Cefalù, 28 giugno 2017 – Nuova terapia alla Fondazione Giglio di Cefalù per la cura delle metastasi ossee da carcinoma prostatico. Viene effettuata con l’impiego, in medicina nucleare, del radiofarmaco “Radio-223”.

“Nuovi trattamenti – ha detto il direttore generale Vittorio Virgilio – che portano l’ospedale di Cefalù ad essere, in concreto, centro di riferimento per le patologie oncologiche e per progetti di ricerca che ci vedranno impegnati, in un imminente futuro, anche in protocolli con ulteriori radiofarmaci (Pet-PSMA)”.
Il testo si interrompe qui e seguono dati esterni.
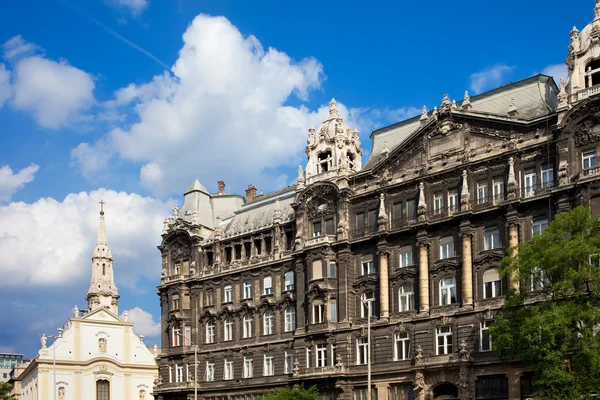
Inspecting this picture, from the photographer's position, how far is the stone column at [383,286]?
2756 inches

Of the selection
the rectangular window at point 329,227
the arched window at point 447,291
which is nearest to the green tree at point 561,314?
the arched window at point 447,291

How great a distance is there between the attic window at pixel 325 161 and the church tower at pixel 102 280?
226ft

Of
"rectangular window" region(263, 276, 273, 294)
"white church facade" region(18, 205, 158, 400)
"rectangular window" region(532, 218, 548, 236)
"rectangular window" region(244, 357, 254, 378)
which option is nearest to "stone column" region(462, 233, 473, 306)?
"rectangular window" region(532, 218, 548, 236)

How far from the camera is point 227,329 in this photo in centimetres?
8575

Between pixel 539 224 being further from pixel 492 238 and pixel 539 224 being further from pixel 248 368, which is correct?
pixel 248 368

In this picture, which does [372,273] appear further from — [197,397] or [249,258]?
[197,397]

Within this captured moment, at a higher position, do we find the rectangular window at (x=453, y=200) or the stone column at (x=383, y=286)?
the rectangular window at (x=453, y=200)

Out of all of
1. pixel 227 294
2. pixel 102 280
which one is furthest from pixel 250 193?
pixel 102 280

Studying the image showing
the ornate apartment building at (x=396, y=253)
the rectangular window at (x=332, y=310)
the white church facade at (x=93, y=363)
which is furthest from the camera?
the white church facade at (x=93, y=363)

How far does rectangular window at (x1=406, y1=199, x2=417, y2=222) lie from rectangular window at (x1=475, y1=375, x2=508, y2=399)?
48.8 ft

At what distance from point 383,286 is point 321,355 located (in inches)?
354

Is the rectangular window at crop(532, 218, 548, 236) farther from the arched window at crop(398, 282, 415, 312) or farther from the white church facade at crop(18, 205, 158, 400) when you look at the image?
the white church facade at crop(18, 205, 158, 400)

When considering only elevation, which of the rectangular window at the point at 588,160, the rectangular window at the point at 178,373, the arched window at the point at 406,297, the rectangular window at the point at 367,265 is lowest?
the rectangular window at the point at 178,373

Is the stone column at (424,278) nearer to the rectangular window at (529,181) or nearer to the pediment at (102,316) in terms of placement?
the rectangular window at (529,181)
“Il Radio 223 è un calciomimetico alfaemittente ovvero – ha spiegato il medico nucleare Pierpaolo Alongi – una molecola radioattiva che una volta iniettata, per via endovenosa, viene incorporata nella matrice ossea ed esprime capacità radiante (curativa) attraverso l’emissione di particelle, cosiddette alfa, con elevata energia in uno spazio molto contenuto (100 micron). Questo trattamento – ha continuato Pierpaolo Alongi, realizzato con il supporto del professore Massimo Midiri, già responsabile della diagnostica del Giglio – ci consente di distruggere il tessuto osseo ad elevato turnover, tipico dell’attività proliferante osteoblastica delle cellule metastatiche del carcinoma prostatico”.

La terapia con “Ra223”, definita radiometabolica, prevede sei somministrazioni. “E’ in grado di migliorare la qualità della vita – ha sottolineato Alongi – alleviando spesso o pressoché totalmente la sintomatologia dolorosa delle metastasi scheletriche e allungando, di alcuni mesi, la sopravvivenza. E’ una procedura sicura e semplice (iniezione endovenosa di pochi minuti) che non prevede la necessità di un ricovero”.

Non tutti i pazienti possono essere sottoposti a questo trattamento. L’accesso viene valutato dagli oncologi e dai medici nucleari. E, comunque, il trattamento viene effettuato solo sui pazienti che sviluppano una progressione di malattia dopo l’ormono-chemioterapia.

Dello staff di medicina nucleare del Giglio, oltre al dottor Pierpaolo Alongi, fanno parte i medici Sabina Pulizzi e Roberta Gentile. Negli scorsi mesi l’attività della medicina nucleare era già stata ampliata con l’inserimento di altre procedure diagnostiche con l’impiego della ‘fluorocolina’ per esami Pet/TC nei pazienti affetti da tumore alla prostata e con l’uso del ‘florbetaben’ per lo studio con Pet amiloide in soggetti con sospetta malattia di Alzheimer.